Uluç yazısında, “Küme düşme çizgisi ortasında savaşan Altay ile Malatyaspor’un İzmir’deki maçında, Altaylı Rayan (Dk. 88) rakip 18’deki ikili uğraşta yere düştü. Aslında temas bile yoktu ya.. Hakem düdük çalmadı. Oyunu devam ettirdi, daha sonra geri dönüp Rayan’a ‘hakemi aldatmaya teşebbüs suçu’ ndan sarı kart gösterdi. Bu tıpkı vakitte nasıl kıymetli bir ‘ilk’ti. Genelde düşen lehine faul düdüğü çalan ve günahsız rakibine sarı kart çıkaran ve Üstün Lig’i, Sahtekârlar Ligi’ne çeviren hakemler için alınması gereken en büyük ders buydu.” fikrini lisana getirdi.
Uluç şu sözleri kullandı:
“Lakin üç büyükler haricinde kimseyi hakikat dürüst izlemeyen medya, Altay-Malatya maçına bakar mıydı ki?. Bir büyük gazete muhabiri ya da spor müellifi var mıydı ki, Alsancak’ta.

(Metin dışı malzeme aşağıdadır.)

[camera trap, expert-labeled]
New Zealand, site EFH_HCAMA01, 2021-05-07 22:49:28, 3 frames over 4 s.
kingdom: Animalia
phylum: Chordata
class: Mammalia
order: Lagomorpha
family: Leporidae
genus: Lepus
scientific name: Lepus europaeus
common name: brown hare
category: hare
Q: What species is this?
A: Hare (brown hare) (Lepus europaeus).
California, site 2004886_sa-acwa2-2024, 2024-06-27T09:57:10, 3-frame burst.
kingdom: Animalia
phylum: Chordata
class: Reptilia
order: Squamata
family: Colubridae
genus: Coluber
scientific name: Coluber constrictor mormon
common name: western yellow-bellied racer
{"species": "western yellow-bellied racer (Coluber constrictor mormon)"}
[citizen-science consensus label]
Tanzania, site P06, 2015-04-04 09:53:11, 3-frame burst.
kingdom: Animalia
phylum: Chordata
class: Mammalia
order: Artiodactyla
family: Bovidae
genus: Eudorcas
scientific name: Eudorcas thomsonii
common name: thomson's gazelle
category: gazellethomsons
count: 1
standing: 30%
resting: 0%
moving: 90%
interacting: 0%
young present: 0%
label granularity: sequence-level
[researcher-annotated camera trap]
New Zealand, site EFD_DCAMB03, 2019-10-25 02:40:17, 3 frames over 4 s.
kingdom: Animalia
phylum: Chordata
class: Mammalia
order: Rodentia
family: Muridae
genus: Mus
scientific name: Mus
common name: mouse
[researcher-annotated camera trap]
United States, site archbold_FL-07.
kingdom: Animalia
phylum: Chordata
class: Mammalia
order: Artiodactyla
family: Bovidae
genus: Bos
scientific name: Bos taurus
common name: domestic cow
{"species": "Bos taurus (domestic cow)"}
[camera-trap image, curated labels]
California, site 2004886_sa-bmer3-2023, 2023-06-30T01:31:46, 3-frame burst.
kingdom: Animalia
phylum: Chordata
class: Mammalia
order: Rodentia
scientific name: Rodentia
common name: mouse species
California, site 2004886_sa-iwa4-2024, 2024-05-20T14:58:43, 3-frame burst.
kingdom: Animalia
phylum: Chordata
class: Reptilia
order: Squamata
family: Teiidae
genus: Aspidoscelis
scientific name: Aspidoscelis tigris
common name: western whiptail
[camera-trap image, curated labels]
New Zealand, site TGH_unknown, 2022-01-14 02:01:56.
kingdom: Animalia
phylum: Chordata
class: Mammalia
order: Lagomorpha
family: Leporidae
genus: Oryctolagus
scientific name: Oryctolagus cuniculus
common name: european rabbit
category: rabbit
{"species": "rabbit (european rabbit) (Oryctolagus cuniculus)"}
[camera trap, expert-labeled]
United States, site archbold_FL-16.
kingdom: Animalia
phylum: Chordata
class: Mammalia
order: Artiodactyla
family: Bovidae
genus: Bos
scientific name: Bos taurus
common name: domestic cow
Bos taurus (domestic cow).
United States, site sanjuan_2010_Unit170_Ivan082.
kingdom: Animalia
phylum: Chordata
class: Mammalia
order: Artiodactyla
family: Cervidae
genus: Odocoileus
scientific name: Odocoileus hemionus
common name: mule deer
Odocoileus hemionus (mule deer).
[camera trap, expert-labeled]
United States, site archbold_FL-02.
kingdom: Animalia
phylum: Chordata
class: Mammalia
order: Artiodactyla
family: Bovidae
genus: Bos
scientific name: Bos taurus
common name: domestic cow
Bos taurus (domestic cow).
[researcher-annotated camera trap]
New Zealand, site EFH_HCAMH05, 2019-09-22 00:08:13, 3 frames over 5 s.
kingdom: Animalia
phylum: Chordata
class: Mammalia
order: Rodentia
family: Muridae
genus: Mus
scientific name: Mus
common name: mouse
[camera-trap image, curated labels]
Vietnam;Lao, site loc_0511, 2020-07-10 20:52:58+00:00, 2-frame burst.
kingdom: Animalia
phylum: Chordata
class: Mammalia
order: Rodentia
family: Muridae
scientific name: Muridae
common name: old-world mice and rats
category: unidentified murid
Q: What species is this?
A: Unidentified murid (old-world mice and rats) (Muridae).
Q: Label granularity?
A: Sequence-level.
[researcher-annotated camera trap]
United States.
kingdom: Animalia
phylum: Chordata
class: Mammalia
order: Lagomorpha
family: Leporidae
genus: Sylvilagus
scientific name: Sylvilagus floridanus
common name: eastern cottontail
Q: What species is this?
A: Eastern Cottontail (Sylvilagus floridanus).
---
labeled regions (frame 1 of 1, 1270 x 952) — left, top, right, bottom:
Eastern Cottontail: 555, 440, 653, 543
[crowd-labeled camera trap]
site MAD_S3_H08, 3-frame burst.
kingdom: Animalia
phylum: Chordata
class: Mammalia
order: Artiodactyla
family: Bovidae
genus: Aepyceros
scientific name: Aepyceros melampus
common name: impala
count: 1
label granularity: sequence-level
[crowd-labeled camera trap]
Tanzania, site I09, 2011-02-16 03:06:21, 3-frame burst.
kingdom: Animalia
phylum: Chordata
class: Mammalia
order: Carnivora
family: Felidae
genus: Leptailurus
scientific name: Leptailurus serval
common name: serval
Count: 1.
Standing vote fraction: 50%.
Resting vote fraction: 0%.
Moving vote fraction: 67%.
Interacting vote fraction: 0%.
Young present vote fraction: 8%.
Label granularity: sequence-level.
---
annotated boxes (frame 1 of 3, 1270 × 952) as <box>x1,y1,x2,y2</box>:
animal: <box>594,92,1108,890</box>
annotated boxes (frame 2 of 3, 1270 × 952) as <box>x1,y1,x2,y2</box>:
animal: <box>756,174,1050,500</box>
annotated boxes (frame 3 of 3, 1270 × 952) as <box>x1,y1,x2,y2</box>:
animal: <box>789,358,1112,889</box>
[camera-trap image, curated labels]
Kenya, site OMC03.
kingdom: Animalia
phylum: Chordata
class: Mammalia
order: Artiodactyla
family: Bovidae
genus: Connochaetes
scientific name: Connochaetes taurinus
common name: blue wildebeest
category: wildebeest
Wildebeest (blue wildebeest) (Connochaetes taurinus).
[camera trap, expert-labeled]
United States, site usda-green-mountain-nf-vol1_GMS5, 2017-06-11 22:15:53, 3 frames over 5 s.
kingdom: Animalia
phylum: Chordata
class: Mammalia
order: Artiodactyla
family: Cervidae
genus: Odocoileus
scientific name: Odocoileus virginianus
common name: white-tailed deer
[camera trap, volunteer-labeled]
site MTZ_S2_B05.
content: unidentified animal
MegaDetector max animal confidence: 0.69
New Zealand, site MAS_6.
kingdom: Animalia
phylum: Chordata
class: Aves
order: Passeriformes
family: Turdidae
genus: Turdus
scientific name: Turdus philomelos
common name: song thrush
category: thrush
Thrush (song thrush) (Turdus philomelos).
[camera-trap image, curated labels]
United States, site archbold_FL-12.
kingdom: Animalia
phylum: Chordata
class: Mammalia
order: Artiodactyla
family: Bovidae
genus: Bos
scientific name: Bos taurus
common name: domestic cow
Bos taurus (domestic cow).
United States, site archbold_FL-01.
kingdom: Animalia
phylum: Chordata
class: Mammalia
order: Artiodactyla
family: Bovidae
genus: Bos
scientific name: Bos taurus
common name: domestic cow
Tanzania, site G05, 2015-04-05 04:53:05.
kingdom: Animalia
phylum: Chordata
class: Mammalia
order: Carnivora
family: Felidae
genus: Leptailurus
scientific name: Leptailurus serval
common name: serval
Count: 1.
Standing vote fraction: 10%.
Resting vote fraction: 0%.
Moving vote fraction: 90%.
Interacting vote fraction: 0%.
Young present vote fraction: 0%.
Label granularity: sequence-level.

Hatalı, futbolcular, hakemler falan değil, hatalı asıl bizleriz.. Yani ismi “dördüncü güç” olan medya.. Biz her şeye göz yumar, ses çıkarmazsak, hakem niçin kendini riske etsin, futbolcu cezasız kalacağını çok düzgün bildiği için, niçin sahtekârlık yapmayı denemesin?. Maçtan daha sonra bir Beşiktaşlı, örneğin saha kenarındaki Teknik Yönetici, örneğin onur tribününde otururken skor aleyhine 0-2 olur olmaz, “Erkekliğin onda dokuzu kaçmak” deyip çekip giden, o fazlaca konuşan Beşiktaş Başkanı Çebi’nin, Umut’un ikramı gol hakkında tek sözü duyuldu mu?.
Yöneticisi bu, gazetecisi bu futbolumuzda, asıl suçluları değil de, futbolcu ve hakemleri eleştirerek sütunlar ve saatler doldurmak ne kolay değil mi?”